Today I reminded one of my favorite clients about the power of making decisions.  I reminded him of the book titled, The Unthinkable.  This is the book, remember, that highlights the three phases to making a decision during a crisis.  Here they are.  

Denial.

Deliberate.

Decide.

The first phase we mostly deny the need to do anything different.  On 9/11 the survivors took, on average, six minutes denying that there was a reason to head for the stairwells.  The second phase we acknowledge the need to do something and begin to look at all the alternatives. As leaders we tend to err on the side of caution here. We over evaluate.  We chew the cud.  We ruminate.  We procrastinate.  We wait for the authorities to tell us what to do.  We tell ourselves that we are being prudent. The truth is that we are being “chicken shits.”  

The final phase is deciding to ACT.  

I encourage all my clients to make more decisions and to make them faster.  The beauty is not in being right, it’s in being active.  The greatest leaders have a bent toward action.  Yes, they think first.  They simply understand that we can only think our way so far.  To get to the “other side” they realize that action is the only way. Transformational leaders understand that action is where it’s at.  They ACT.  Very cool.

Tonight, I received an email that highlighted four decisions that my client made.

TODAY.

Three went “swimmingly,” according to him.  
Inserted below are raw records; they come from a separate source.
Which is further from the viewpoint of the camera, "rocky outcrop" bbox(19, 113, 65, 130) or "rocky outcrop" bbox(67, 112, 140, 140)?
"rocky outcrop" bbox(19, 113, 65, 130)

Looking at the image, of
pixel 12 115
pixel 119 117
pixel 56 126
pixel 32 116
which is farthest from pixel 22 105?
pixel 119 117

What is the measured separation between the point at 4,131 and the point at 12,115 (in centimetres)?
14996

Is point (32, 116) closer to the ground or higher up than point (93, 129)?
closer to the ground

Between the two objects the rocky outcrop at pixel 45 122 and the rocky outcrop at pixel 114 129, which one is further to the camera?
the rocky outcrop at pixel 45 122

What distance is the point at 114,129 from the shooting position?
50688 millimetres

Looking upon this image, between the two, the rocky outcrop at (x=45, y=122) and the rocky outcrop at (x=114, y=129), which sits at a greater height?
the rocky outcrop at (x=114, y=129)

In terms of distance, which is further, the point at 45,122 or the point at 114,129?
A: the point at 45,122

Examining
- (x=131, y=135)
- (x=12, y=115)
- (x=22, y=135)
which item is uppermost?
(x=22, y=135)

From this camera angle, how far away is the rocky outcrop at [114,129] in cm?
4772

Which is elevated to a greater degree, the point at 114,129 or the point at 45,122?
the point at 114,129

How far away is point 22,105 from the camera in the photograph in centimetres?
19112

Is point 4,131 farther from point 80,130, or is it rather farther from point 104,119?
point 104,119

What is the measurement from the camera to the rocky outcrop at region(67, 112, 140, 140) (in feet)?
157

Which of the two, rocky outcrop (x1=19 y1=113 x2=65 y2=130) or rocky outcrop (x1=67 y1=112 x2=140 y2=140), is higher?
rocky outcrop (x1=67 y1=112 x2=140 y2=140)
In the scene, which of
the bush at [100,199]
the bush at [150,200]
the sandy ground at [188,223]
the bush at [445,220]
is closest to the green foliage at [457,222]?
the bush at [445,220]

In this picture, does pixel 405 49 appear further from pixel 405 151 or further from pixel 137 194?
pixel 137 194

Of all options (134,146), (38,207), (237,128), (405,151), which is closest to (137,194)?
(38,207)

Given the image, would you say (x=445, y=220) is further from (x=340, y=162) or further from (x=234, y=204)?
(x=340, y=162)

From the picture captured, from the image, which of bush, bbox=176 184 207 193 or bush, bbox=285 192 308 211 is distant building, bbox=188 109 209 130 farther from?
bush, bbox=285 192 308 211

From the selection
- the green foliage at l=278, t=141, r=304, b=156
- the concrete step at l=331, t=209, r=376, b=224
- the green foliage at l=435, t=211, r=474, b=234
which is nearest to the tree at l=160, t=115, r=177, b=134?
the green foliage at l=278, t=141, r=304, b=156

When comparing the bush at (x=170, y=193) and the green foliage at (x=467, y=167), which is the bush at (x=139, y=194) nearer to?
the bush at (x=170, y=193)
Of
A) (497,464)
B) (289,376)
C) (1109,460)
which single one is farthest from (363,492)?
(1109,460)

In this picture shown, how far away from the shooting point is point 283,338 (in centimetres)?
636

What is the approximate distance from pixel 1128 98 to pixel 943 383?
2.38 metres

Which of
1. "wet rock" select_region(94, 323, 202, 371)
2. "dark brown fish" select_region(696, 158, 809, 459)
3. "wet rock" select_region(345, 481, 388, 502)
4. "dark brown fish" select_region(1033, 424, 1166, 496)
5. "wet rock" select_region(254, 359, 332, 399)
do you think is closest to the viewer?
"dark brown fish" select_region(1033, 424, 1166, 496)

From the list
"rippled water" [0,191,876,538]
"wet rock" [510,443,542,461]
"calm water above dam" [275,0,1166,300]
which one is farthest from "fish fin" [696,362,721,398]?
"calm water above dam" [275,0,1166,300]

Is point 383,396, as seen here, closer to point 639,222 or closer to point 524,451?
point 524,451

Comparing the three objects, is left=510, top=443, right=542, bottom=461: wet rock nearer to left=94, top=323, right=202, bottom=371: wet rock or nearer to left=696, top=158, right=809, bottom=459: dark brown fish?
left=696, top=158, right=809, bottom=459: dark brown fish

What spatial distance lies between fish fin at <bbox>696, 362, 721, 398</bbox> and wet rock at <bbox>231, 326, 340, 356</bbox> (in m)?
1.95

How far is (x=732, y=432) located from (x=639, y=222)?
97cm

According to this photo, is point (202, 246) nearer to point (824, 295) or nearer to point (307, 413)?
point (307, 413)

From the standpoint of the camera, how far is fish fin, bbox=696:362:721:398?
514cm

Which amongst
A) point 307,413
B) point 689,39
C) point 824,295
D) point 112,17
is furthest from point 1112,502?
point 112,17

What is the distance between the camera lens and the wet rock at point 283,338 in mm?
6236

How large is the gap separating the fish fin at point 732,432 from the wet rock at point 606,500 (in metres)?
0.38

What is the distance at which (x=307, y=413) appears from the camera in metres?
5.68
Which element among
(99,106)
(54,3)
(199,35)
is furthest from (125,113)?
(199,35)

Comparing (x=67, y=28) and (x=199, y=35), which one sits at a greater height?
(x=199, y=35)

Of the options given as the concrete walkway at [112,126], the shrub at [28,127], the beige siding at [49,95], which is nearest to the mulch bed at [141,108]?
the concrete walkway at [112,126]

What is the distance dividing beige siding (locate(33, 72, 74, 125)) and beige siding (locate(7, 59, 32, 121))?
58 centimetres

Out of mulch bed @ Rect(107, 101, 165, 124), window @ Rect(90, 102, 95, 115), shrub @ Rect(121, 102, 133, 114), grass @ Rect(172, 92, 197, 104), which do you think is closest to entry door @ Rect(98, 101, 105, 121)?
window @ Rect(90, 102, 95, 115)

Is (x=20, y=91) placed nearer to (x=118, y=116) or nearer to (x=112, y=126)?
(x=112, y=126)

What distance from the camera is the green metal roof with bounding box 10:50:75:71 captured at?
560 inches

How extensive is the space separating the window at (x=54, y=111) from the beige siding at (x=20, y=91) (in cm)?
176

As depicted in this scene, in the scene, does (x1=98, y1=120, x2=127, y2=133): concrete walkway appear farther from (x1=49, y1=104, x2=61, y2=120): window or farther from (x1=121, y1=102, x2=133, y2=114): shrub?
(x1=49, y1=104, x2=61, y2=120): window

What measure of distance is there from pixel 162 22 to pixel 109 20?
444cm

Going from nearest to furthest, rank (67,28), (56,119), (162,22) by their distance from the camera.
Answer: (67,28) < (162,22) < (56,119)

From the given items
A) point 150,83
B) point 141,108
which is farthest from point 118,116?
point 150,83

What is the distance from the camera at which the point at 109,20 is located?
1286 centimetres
That, my friends, is what I call a stroke in the right direction.  

What decisions did you make today?

What decisions did you put off?

What decisions are you still deliberating?

Why?

Why?

Why?

Did you know the team is looking at each other and asking themselves this question, “What is he waiting for?”

1 thought on “Swimmingly…

  1. I made a decision today. It feels good. We are trying like hell to find customers that are more like partners. We found another. The customer was asking, wanting helping all in the spirit to work with us. It wasn’t aligned perferctly with what $ we wanted but it was aligned perfectly for what kind of customer we want. I made a decision the relationship means more for the future. The job is ours, but more importantly it is ours, us and our new partner.